** RECORDS follows **

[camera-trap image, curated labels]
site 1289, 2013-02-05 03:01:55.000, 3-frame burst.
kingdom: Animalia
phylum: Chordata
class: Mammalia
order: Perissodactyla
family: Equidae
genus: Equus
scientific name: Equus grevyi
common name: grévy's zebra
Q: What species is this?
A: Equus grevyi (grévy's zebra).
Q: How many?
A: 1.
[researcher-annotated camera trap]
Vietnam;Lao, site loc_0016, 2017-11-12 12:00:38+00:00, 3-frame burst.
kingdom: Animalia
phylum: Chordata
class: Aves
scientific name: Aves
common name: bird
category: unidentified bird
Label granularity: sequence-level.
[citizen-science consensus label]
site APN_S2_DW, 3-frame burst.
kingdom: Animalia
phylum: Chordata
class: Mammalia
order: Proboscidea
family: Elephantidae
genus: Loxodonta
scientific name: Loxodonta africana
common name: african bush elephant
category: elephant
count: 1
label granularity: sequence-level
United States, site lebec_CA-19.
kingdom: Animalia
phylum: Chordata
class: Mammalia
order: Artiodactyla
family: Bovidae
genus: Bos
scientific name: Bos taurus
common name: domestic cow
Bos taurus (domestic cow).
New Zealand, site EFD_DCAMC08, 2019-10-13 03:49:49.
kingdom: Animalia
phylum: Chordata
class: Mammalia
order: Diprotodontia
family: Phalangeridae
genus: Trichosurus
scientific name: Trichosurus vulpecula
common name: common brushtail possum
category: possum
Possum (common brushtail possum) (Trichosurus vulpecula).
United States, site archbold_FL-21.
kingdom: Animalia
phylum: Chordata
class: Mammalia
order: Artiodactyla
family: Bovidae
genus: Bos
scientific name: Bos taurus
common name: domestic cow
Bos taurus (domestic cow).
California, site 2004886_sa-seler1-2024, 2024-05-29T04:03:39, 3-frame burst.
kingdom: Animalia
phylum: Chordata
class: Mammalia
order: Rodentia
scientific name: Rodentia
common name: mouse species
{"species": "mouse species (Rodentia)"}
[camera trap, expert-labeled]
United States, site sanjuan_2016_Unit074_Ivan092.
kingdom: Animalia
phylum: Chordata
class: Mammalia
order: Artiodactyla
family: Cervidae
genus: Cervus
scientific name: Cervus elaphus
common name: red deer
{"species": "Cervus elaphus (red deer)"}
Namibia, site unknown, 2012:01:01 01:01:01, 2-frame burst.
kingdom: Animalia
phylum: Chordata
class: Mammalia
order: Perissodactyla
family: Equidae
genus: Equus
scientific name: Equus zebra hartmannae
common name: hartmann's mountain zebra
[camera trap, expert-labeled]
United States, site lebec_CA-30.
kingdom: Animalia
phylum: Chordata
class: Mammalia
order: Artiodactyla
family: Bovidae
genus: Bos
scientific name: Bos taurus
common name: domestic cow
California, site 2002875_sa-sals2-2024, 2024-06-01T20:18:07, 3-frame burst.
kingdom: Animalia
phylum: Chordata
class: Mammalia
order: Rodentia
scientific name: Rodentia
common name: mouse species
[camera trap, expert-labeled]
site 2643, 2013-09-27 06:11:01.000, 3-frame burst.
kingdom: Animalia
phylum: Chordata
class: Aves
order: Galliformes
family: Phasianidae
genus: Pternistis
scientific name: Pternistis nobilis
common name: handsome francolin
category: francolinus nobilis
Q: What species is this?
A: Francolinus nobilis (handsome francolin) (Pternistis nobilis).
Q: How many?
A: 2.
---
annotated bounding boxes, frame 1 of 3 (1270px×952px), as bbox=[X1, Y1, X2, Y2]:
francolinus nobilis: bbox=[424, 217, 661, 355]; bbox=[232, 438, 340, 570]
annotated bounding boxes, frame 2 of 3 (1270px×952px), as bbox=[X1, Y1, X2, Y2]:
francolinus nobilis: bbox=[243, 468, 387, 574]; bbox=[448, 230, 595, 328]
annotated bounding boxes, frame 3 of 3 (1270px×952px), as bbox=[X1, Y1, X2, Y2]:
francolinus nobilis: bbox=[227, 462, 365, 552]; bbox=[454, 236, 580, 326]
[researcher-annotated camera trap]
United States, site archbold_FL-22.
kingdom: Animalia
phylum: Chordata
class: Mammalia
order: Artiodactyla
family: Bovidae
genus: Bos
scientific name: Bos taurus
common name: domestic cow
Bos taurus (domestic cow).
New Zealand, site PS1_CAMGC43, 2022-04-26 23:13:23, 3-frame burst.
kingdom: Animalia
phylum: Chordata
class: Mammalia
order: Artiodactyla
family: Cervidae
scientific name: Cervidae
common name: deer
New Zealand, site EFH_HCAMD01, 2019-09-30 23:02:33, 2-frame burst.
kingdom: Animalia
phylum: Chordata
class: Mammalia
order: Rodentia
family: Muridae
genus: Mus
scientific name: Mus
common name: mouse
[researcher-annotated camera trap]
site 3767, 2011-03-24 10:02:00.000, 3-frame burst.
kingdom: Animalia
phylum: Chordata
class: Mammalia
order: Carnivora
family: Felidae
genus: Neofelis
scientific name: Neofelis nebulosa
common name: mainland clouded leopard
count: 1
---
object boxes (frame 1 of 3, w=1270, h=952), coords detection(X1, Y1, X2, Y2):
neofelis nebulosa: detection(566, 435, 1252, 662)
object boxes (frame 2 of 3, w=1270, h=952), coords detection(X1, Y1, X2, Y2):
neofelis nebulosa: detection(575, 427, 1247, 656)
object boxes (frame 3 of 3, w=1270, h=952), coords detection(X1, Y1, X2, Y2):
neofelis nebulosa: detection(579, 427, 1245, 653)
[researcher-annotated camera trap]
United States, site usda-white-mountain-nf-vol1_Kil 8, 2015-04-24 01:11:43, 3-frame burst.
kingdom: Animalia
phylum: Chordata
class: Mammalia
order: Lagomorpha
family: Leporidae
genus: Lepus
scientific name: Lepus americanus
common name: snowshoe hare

** End of RECORDS **

▶ _DIRECTIONS_: Please reproduce each line above exactly as written.

▶ _EXERCISE RESULT_:
[camera-trap image, curated labels]
site 1289, 2013-02-05 03:01:55.000, 3-frame burst.
kingdom: Animalia
phylum: Chordata
class: Mammalia
order: Perissodactyla
family: Equidae
genus: Equus
scientific name: Equus grevyi
common name: grévy's zebra
Q: What species is this?
A: Equus grevyi (grévy's zebra).
Q: How many?
A: 1.
[researcher-annotated camera trap]
Vietnam;Lao, site loc_0016, 2017-11-12 12:00:38+00:00, 3-frame burst.
kingdom: Animalia
phylum: Chordata
class: Aves
scientific name: Aves
common name: bird
category: unidentified bird
Label granularity: sequence-level.
[citizen-science consensus label]
site APN_S2_DW, 3-frame burst.
kingdom: Animalia
phylum: Chordata
class: Mammalia
order: Proboscidea
family: Elephantidae
genus: Loxodonta
scientific name: Loxodonta africana
common name: african bush elephant
category: elephant
count: 1
label granularity: sequence-level
United States, site lebec_CA-19.
kingdom: Animalia
phylum: Chordata
class: Mammalia
order: Artiodactyla
family: Bovidae
genus: Bos
scientific name: Bos taurus
common name: domestic cow
Bos taurus (domestic cow).
New Zealand, site EFD_DCAMC08, 2019-10-13 03:49:49.
kingdom: Animalia
phylum: Chordata
class: Mammalia
order: Diprotodontia
family: Phalangeridae
genus: Trichosurus
scientific name: Trichosurus vulpecula
common name: common brushtail possum
category: possum
Possum (common brushtail possum) (Trichosurus vulpecula).
United States, site archbold_FL-21.
kingdom: Animalia
phylum: Chordata
class: Mammalia
order: Artiodactyla
family: Bovidae
genus: Bos
scientific name: Bos taurus
common name: domestic cow
Bos taurus (domestic cow).
California, site 2004886_sa-seler1-2024, 2024-05-29T04:03:39, 3-frame burst.
kingdom: Animalia
phylum: Chordata
class: Mammalia
order: Rodentia
scientific name: Rodentia
common name: mouse species
{"species": "mouse species (Rodentia)"}
[camera trap, expert-labeled]
United States, site sanjuan_2016_Unit074_Ivan092.
kingdom: Animalia
phylum: Chordata
class: Mammalia
order: Artiodactyla
family: Cervidae
genus: Cervus
scientific name: Cervus elaphus
common name: red deer
{"species": "Cervus elaphus (red deer)"}
Namibia, site unknown, 2012:01:01 01:01:01, 2-frame burst.
kingdom: Animalia
phylum: Chordata
class: Mammalia
order: Perissodactyla
family: Equidae
genus: Equus
scientific name: Equus zebra hartmannae
common name: hartmann's mountain zebra
[camera trap, expert-labeled]
United States, site lebec_CA-30.
kingdom: Animalia
phylum: Chordata
class: Mammalia
order: Artiodactyla
family: Bovidae
genus: Bos
scientific name: Bos taurus
common name: domestic cow
California, site 2002875_sa-sals2-2024, 2024-06-01T20:18:07, 3-frame burst.
kingdom: Animalia
phylum: Chordata
class: Mammalia
order: Rodentia
scientific name: Rodentia
common name: mouse species
[camera trap, expert-labeled]
site 2643, 2013-09-27 06:11:01.000, 3-frame burst.
kingdom: Animalia
phylum: Chordata
class: Aves
order: Galliformes
family: Phasianidae
genus: Pternistis
scientific name: Pternistis nobilis
common name: handsome francolin
category: francolinus nobilis
Q: What species is this?
A: Francolinus nobilis (handsome francolin) (Pternistis nobilis).
Q: How many?
A: 2.
---
annotated bounding boxes, frame 1 of 3 (1270px×952px), as bbox=[X1, Y1, X2, Y2]:
francolinus nobilis: bbox=[424, 217, 661, 355]; bbox=[232, 438, 340, 570]
annotated bounding boxes, frame 2 of 3 (1270px×952px), as bbox=[X1, Y1, X2, Y2]:
francolinus nobilis: bbox=[243, 468, 387, 574]; bbox=[448, 230, 595, 328]
annotated bounding boxes, frame 3 of 3 (1270px×952px), as bbox=[X1, Y1, X2, Y2]:
francolinus nobilis: bbox=[227, 462, 365, 552]; bbox=[454, 236, 580, 326]
[researcher-annotated camera trap]
United States, site archbold_FL-22.
kingdom: Animalia
phylum: Chordata
class: Mammalia
order: Artiodactyla
family: Bovidae
genus: Bos
scientific name: Bos taurus
common name: domestic cow
Bos taurus (domestic cow).
New Zealand, site PS1_CAMGC43, 2022-04-26 23:13:23, 3-frame burst.
kingdom: Animalia
phylum: Chordata
class: Mammalia
order: Artiodactyla
family: Cervidae
scientific name: Cervidae
common name: deer
New Zealand, site EFH_HCAMD01, 2019-09-30 23:02:33, 2-frame burst.
kingdom: Animalia
phylum: Chordata
class: Mammalia
order: Rodentia
family: Muridae
genus: Mus
scientific name: Mus
common name: mouse
[researcher-annotated camera trap]
site 3767, 2011-03-24 10:02:00.000, 3-frame burst.
kingdom: Animalia
phylum: Chordata
class: Mammalia
order: Carnivora
family: Felidae
genus: Neofelis
scientific name: Neofelis nebulosa
common name: mainland clouded leopard
count: 1
---
object boxes (frame 1 of 3, w=1270, h=952), coords detection(X1, Y1, X2, Y2):
neofelis nebulosa: detection(566, 435, 1252, 662)
object boxes (frame 2 of 3, w=1270, h=952), coords detection(X1, Y1, X2, Y2):
neofelis nebulosa: detection(575, 427, 1247, 656)
object boxes (frame 3 of 3, w=1270, h=952), coords detection(X1, Y1, X2, Y2):
neofelis nebulosa: detection(579, 427, 1245, 653)
[researcher-annotated camera trap]
United States, site usda-white-mountain-nf-vol1_Kil 8, 2015-04-24 01:11:43, 3-frame burst.
kingdom: Animalia
phylum: Chordata
class: Mammalia
order: Lagomorpha
family: Leporidae
genus: Lepus
scientific name: Lepus americanus
common name: snowshoe hare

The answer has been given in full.